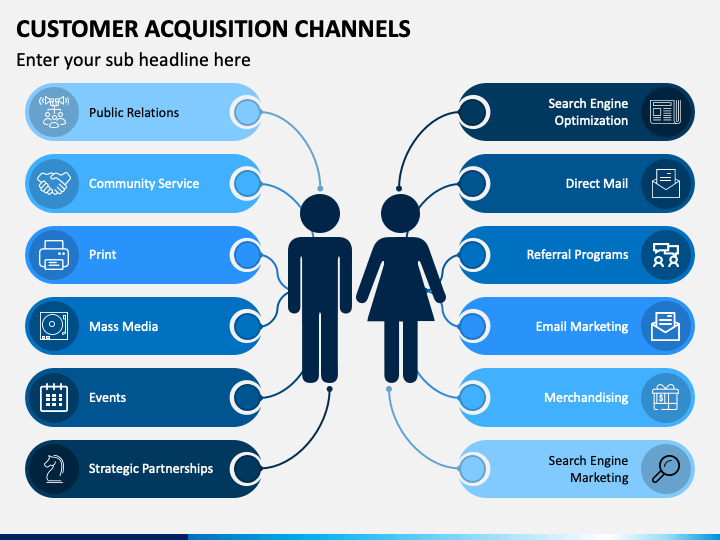 CUSTOMER ACQUISITION CHANNELS

Enter your sub headline here

Public Relations

Community Service

Print

Mass Media

Events

Strategic Partnerships

Search Engine Optimization

Direct Mail

Referral Programs

Email Marketing

Merchandising

Search Engine Marketing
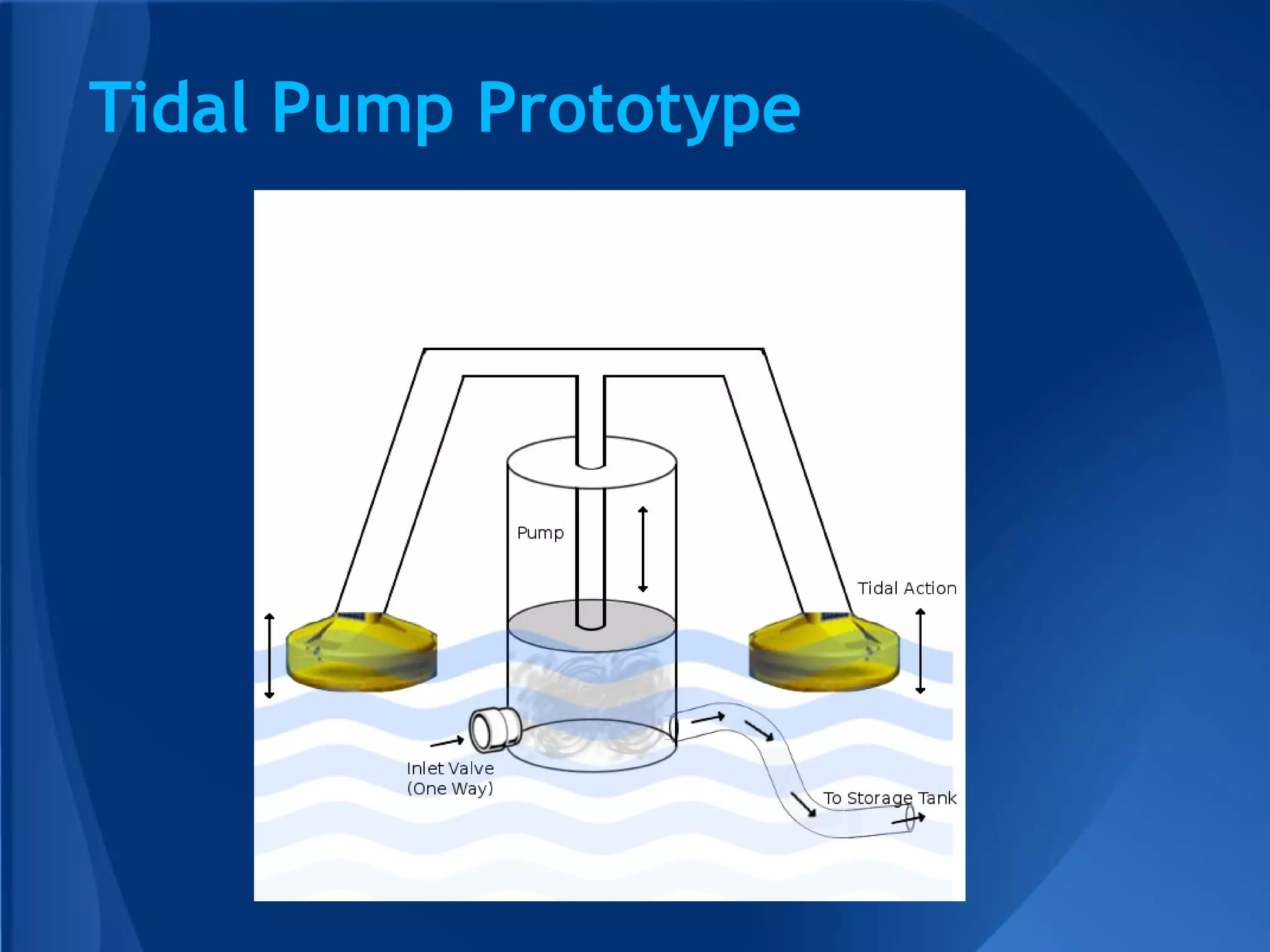 Tidal Pump Prototype

Pump

Tidal Action

Inlet Valve
(One Way)

To Storage Tank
::::
— PROBLEM DESCRIPTION —
An exact copy is needed of the lines running from the one with "Search Engine Marketing" through the end of the data above, and of those lines only, without pictures.

— ANSWER SPACE —
Search Engine Marketing
 Tidal Pump Prototype

Pump

Tidal Action

Inlet Valve
(One Way)

To Storage Tank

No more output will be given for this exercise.